▶ _Aim of the exercise_
Carry on the sailing blog post about the passage to Vanuatu, starting right after its last sentence.

▶ _Passage given_
···

Pounding means progress

4 days into our 1st offshore passage on Tonga Moon, and we’re making good progress towards Vanuatu. Thanks for the great send-off, guys, you provided us from Pine Harbour Marina and Westhaven the following day. Much appreciated the turnout.

We’re starting to get into routine onboard. As we’re sailing round the clock, of course we’re keeping a watch system round the clock also. With 3 adults on board, we’ve adopted the 3 hours on, 6 hours off routine, starting at 9pm. Some poor bugger has to do the midnight to 3am shift always a popular choice! – but the other two should be able to get 6 hours straight. It doesn’t work out this way invariably, so we catch up with naps during the day.
The kids wake up anytime from 6am onwards, and expect the usual high-demand service they’re used to at home. Even they’re starting to get the hint, that routine on passage is abit slower.

Found a flying fish on the foredeck this morning, which surprised us a we haven’t seen any yet, and we’re still abit far South for them. Beautiful creatures if you haven’t seen one, they have overlarge pectoral fins that fan out like wings, enabling them to fly from wavetop to wavetop akin to a skimming stone. Some can stay airborne for 10-20 metres. Sometimes the boat will disturb a shoal and the air in front of the boat will suddenly shimmer with hundreds of these flying fish taking off in front of you. Not uncommon to have flying fish land on your deck when sailing in the trade winds, altho’ from their perspective you’d have to say damned unlucky: I mean, how unlucky would you have to be to land on what appears to be only one of a handful of boats in the whole of the SW Pacific? Very lucky, that’s how! (Bummer of a birthmark, Hal – type of unlucky, as Gary Larson fans will know).

No sign of any other boats since leaving sight of NZ. In fact, the ocean here feels deserted, no fish leaping onto our lines, and very few birds save for the occasional petrel or albatross. Albatross: now that’s a magnificent creature, huge wingspan and statesman-like command of wavetop thermals barely having to flap their wings for minutes at a time. I read once that they sleep on the wing and can stay airborne for up to 12 years. I made the mistake of mentioning this to our good friend and crewmate Jason, regrettably just minutes before he spotted one landing on the water, thereby arming him with a range of witty quips. The one he chose was phew…I bet he’s pleased to have a break!. I think I got off lightly.

···

▶ _Extracted data_
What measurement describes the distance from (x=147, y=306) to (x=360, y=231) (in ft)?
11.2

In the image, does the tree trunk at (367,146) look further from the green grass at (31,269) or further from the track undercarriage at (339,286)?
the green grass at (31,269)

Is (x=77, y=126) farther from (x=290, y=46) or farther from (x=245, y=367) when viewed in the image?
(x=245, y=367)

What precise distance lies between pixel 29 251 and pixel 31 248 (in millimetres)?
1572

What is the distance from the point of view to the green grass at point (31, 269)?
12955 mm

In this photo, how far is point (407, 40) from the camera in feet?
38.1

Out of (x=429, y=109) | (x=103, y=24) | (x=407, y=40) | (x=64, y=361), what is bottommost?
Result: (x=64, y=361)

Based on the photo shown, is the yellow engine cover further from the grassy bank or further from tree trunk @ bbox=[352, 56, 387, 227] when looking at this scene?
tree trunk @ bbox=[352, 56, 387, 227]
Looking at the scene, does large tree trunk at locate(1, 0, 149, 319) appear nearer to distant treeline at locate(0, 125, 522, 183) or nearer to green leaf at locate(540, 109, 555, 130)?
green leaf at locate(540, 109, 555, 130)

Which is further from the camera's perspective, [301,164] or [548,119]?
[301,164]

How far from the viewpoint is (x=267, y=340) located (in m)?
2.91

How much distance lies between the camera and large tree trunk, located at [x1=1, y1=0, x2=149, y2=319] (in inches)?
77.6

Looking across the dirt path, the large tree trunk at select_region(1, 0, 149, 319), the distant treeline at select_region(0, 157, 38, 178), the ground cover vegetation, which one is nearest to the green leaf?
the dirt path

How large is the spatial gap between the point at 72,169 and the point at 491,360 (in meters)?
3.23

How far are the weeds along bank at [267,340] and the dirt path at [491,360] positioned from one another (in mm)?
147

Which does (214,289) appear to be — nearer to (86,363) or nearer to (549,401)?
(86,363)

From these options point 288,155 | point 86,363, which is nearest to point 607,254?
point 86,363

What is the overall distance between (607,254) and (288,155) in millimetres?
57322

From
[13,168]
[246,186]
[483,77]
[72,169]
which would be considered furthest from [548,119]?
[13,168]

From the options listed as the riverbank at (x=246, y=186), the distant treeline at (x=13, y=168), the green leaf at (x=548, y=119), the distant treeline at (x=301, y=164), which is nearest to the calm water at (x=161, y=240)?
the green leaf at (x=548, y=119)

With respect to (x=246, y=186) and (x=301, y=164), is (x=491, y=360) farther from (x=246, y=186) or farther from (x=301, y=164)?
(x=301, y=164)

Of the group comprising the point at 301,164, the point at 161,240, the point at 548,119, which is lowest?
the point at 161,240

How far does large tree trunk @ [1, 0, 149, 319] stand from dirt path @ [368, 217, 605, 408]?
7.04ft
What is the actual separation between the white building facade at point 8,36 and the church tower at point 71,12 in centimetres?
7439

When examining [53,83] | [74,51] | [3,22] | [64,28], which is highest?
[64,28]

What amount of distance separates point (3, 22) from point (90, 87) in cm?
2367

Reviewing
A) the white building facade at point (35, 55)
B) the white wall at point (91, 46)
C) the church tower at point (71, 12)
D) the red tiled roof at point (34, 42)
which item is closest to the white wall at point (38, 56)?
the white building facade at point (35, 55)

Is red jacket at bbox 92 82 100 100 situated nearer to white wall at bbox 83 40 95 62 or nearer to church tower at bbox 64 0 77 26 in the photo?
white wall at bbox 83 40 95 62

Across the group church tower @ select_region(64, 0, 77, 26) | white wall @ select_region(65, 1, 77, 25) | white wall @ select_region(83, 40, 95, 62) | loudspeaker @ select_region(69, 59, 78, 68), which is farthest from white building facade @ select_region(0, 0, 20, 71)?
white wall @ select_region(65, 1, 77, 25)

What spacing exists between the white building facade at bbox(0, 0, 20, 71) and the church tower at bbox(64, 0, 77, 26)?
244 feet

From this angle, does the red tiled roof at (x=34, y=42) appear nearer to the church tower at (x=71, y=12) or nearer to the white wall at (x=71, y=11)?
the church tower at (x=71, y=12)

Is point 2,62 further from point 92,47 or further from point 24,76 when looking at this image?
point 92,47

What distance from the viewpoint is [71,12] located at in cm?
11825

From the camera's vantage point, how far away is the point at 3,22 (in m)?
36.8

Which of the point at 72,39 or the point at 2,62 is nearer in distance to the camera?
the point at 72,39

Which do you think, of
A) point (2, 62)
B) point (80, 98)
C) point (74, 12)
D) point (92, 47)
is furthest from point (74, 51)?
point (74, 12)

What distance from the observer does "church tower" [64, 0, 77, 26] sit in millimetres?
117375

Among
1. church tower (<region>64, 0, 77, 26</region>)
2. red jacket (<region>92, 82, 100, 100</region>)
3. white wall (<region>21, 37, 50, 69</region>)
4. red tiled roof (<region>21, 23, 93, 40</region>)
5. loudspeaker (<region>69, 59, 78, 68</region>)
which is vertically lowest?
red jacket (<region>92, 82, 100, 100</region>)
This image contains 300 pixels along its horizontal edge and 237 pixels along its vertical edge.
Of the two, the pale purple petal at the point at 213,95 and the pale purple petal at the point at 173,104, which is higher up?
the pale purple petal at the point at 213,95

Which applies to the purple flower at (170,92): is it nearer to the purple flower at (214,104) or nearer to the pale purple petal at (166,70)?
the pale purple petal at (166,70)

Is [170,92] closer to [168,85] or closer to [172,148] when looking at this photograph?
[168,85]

···

▶ _Answer to this task_
It may have been the same article that informed me that albatross mate for life, like swans a charming and strangely heart-warming fact, when you consider the shocking promiscuity of many other bird species (one of the few facts about birds of any real interest to young ornithologists). Nevertheless, it gives pause for reflection when I consider how often I’ve seen albatross flying on their own. What’s going on here? These birds are strongly monogomous, but either very unlucky to be widowed early, or just plain crap at holding down relationships? …and so you may be starting to get a glimpse into the rich and fertile fields of self-reflection that offshore sailing offers the thinking man!

And so onto the title of this post. We’re discovering that this boat pounds a lot in a big sea. Waves run between the hulls, and slam up onto the bridgedeck (the bit of structure joining the two hulls) with huge force, sometime powerful enough to lift objects off the floor inside (objects such as food, books, sleeping people etc). We’ve had two nights of significant pounding, sounding like someone is underneath the boat trying to beat holes into the hull with a large hammer, making sleep difficult to achieve until you’re absolutely knackered..which invariably we are after a couple of nights of rough seas. Some of the pounding can be quite alarming, it being one of the few drawbacks offsetting all the other positive aspects of catamarans. So, as we lie in bed listening to the hammer on the hull, we can only reassure ourselves that we wouldn’t be pounding if we weren’t moving, thus the title: pounding can only mean progress!

.and how do I follow that? Gosh my Fred is getting very thoughtful out at sea..

BEATING BEATING BEATING and that’s not just the children.. The wind over the last couple of days was not the best. Beating into the wind is my least favourite position at sea, so I am not complaining at the change today, even when it involved a few hours of motoring. The kids have been remarkably good at adapting to the new lifestyle still the usual disciplining required. Clearly, sitting on a boat with no land in sight, and our threats to put them in time out strapped to the mast, haven’t radically changed their behaviour, but I’m sure a couple of stints up there will settle them all down.

The latest complaint is how the sleeping bags are getting way too hot at night WOOHOO! Lovely hot endless summer, here we come!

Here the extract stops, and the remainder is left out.